Outback Teacher by Freda Nicholls

Outback Teacher by Freda Nicholls

Author:Freda Nicholls [Nicholls, Freda]
Language: eng
Format: epub
ISBN: 9781761065347
Publisher: Allen & Unwin
Published: 2022-03-15T00:00:00+00:00


32

THE PINDAN MOB

By August 1959 I applied to go back up north, anywhere, the following year. Within a couple of weeks I had a reply, saying the Education Department wanted to start a new staging school for Aboriginal kids in Port Hedland. The aim of the school was to bring twenty Aboriginal kids from the Pindan mob, who had no experience of a contemporary school, up to an academic level where they could integrate into the local school. I of course said, ‘Yes’—and then found out that they wanted me to start the following term, not quite two weeks away!

The Pindan mob originally came together during the 1946 Pilbara Aboriginal strike, when hundreds of men, women and children left the various stations where they worked for rations, to strike for better conditions and wages. With the help of a white supporter, prospector Don McLeod, a cooperative was set up, with the aim of pooling everyone’s work and money, sustaining cultural traditions, educating the kids and looking after the elderly. Alcohol was strictly forbidden in the camps, and traditional law and ceremonies were to be maintained. Right from the start, the strikers considered education of the kids to be a top priority.

One of the literate Aboriginal strikers, an old man by the name of Tommy Sampi, had started a bush school for the strikers’ kids in 1946. If I remember rightly, he grew up on a Catholic mission near Broome and was taught by Irish or Scottish nuns, and I think he was educated to the end of standard 4 (Grade 5) and could read and write English quite well. Tommy battled on for a while with his little school but, lacking government support, it eventually folded. Tommy apparently then left the group in 1950 and went back to work as a cook at a station near Port Hedland. Since then, no government-funded schooling had been available for the kids, and most adults in the mob were illiterate.

The strike was resolved three years after it started, with better conditions and pay for Aboriginal workers, so eventually they succeeded. Though they were no longer paid in rations, their wages were still not equal to white workers. Some of the Pindan mob, like Tommy Sampi, went back to the stations and their previous jobs if they were available.
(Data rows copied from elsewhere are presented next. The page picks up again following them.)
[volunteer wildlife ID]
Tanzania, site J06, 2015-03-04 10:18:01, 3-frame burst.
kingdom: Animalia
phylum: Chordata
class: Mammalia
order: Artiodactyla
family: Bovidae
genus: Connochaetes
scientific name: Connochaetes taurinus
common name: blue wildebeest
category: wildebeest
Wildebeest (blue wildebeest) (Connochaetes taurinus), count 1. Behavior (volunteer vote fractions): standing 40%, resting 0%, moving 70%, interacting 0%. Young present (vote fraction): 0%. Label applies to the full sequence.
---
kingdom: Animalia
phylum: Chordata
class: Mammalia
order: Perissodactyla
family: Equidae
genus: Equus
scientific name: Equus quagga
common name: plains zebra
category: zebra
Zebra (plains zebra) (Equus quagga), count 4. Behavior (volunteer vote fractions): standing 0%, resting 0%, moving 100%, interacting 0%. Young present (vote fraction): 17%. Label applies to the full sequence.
Others continued on as a mob in their traditional ways in the cooperative.

The mob earnt money by selling kangaroo hides, plaited stockwhips and carved pearl shells, and by mining for various alluvial minerals—beryllium, tantalite and manganese. Soil would be dug out, collected and taken back to the camps, where it would be placed in a modified wooden coolamon, which was normally used to carry babies around. The soil would be rocked back and forth to yandy—to separate the different minerals. This rocking would go on for hours at a time to get enough ore together to be sold, with the money going back to the mob. They also built workshops at the coastal camps and made the fibreglass boats and rafts they used to collect and then carve pearl shells.